# Поставленная задача A
Согласно исходному тексту, с какой скоростью, по словам Эдуардо Гедеша, растет ВВП в России?
# Поставленная задача B
Воспроизведите без изменений отрывок исходного текста от слов «Павел Медведев: Иски» до слов «сформулировать претензию трудно.».

# Исходный текст
⁂
Павел Медведев: Иски предъявляются. Как правило, очень неловко, поэтому выиграть в суде их невозможно. Не только в российском, но и в Страсбурге. В Страсбурге многие иски таких вот обманутых людей просто не принимают, не то что не дают возможности выиграть, но не принимают. Если правильно сформулировать претензию, может быть, можно и выиграть. Но правильно сформулировать претензию трудно.



Эдуардо Гедеш: Сейчас экономика в России развивается достаточно быстро, ВВП растет на уровне 6 процентов. Но, скажем, вложения со стороны государства ограничены. Это оправдывается тем, что надо управлять инфляцией. Как вы считаете, вот такая жесткая политика с точки зрения финансов, которую Кудрин защищает, - это оправдывается на долгое время? Все-таки надо в какой-то момент создавать больше инвестиций и со стороны государства, по крайней мере, в образовании, в здоровье. Каково ваше мнение?
⁂
# Строки данных
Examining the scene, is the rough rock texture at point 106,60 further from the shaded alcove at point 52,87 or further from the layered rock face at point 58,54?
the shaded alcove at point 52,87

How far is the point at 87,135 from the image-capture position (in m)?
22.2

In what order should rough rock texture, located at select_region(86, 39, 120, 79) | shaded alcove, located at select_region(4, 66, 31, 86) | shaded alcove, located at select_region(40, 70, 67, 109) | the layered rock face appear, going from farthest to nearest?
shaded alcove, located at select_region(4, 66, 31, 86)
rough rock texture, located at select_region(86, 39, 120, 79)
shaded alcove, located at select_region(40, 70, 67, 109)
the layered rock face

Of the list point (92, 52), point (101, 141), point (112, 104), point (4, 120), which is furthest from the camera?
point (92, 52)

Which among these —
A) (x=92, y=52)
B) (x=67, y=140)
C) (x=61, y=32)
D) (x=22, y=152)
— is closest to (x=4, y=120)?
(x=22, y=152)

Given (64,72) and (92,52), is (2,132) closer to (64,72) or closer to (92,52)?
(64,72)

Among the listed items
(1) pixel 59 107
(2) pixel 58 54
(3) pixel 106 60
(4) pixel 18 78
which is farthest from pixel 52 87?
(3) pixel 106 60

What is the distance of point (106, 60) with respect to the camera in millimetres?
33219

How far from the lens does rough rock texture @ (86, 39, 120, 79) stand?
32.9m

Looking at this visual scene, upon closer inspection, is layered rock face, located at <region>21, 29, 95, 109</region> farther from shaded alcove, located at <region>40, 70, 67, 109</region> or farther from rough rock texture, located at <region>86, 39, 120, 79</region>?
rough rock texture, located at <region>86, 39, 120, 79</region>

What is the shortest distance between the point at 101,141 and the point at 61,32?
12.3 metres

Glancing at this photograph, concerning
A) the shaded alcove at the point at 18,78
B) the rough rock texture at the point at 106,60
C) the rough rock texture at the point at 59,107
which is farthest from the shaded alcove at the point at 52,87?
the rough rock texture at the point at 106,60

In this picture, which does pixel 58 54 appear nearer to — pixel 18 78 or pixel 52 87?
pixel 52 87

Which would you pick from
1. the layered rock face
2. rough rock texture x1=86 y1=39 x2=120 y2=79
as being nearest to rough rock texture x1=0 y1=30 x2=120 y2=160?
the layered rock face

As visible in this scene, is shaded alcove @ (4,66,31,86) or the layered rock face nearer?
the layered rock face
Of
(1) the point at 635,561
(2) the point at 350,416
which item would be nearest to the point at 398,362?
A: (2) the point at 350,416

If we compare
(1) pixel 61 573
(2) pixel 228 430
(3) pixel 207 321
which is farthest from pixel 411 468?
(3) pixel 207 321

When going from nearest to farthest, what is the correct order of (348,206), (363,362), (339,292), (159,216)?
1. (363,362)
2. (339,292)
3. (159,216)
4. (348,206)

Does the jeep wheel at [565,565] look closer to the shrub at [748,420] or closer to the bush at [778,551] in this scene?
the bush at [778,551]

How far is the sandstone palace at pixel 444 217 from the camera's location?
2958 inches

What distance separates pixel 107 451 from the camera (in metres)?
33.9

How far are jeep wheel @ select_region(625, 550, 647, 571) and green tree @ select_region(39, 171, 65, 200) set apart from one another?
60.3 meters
⁂
# Результат выполнения A
ВВП растет на уровне 6 процентов.

# Результат выполнения B
Павел Медведев: Иски предъявляются. Как правило, очень неловко, поэтому выиграть в суде их невозможно. Не только в российском, но и в Страсбурге. В Страсбурге многие иски таких вот обманутых людей просто не принимают, не то что не дают возможности выиграть, но не принимают. Если правильно сформулировать претензию, может быть, можно и выиграть. Но правильно сформулировать претензию трудно.